Text under study:
※ ※ ※

Re: [PATCH v4 1/7] btrfs: replace stripe extents

From: Qu Wenruo
Date: Tue Jul 09 2024 - 01:36:57 EST




在 2024/7/8 21:13, Johannes Thumshirn 写道:
On 06.07.24 01:19, Qu Wenruo wrote:


在 2024/7/6 00:43, Johannes Thumshirn 写道:
From: Johannes Thumshirn <johannes.thumshirn@xxxxxxx>

If we can't insert a stripe extent in the RAID stripe tree, because
the key that points to the specific position in the stripe tree is
already existing, we have to remove the item and then replace it by a
new item.

This can happen for example on device replace operations.

In that case, can we just modify the targeted dev stripe?

Or do we have other call sites that can lead to such conflicts?

As I'm not that confident if such replace behavior would mask some real
problems.

I've just tested the following patch and it looks like it's working:

After some more thinking, I'm wondering why dev-replace would even
trigger an RST entry update?

Normally for non-rst replace, we just reuse the scrub routine to read
out all the extents, then only write the content to the replace target,
thus there should be no update to anything (no chunk nor extent level
update).

I understand that for RST we can not directly go that routine, because
the extents' bytenr is no longer directly mapped into a chunk, thus the
data on-disk can be out-of-order and can not be directly used for
dev-replace.


But on the other hand, the extent based iteration is just to avoid
wasting IO, in theory we can just copy the dev extent from one device to
the target device, then everything should work as expected.
(The bg is marked RO, thus no new write should happen there)


Thus I'm wondering, can we just do a device extent level copying for RST
replace.
By that, we can avoid any update to RST entries at all, mirroring the
behavior of non-RST code.

Although the cost is, we have to implement a dedicated RST routine for
device-replace.
As in that case, dev-replace for RST would be something like:

- Scrub the source device dev-extent
- Copy the dev extent for that chunk directly to the target device
That can only happen if the source dev extent is all correct.

※ ※ ※

Text data extracted from pages
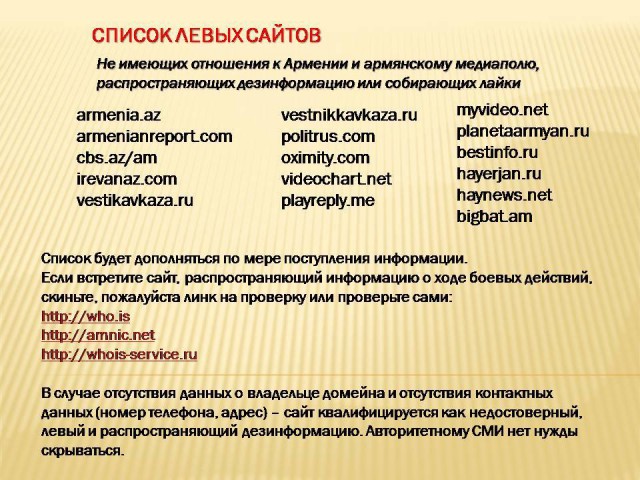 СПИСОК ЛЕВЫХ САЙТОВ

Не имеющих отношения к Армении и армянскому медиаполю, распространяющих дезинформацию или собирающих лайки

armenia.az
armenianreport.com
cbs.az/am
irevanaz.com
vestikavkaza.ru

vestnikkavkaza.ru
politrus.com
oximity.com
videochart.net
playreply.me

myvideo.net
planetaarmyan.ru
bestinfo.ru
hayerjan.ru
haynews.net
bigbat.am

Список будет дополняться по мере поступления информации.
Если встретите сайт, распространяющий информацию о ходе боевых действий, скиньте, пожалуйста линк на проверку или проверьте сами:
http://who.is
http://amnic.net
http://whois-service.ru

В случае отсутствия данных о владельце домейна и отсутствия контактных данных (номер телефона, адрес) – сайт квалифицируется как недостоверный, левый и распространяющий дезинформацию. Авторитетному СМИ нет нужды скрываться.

※ ※ ※

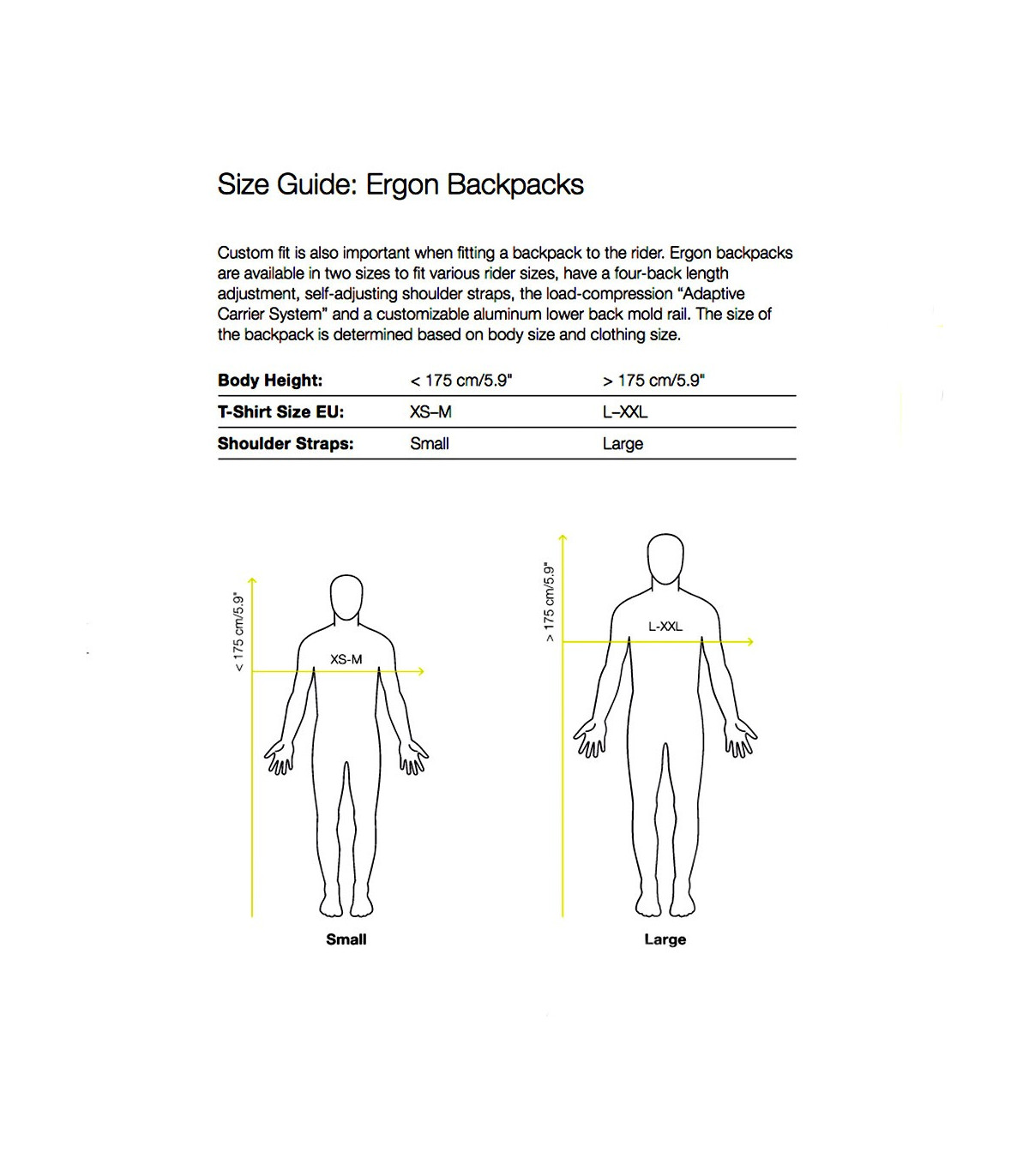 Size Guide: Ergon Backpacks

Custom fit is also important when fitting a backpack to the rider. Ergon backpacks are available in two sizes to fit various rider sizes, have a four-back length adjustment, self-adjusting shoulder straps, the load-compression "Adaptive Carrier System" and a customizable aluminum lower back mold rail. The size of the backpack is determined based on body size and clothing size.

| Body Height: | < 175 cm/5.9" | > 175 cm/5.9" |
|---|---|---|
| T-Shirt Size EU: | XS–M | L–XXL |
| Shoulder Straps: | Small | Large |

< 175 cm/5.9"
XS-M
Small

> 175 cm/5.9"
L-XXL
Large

※ ※ ※

Problems to work on:
- A) Reproduce the stretch of the btrfs patch discussion from "Although the cost" through "is all correct.".
- B) In the btrfs patch discussion, what routine does non-RST replace reuse to read out all the extents?

Results for each task:
- A)
Although the cost is, we have to implement a dedicated RST routine for
device-replace.
As in that case, dev-replace for RST would be something like:

- Scrub the source device dev-extent
- Copy the dev extent for that chunk directly to the target device
That can only happen if the source dev extent is all correct.

- B) The scrub routine.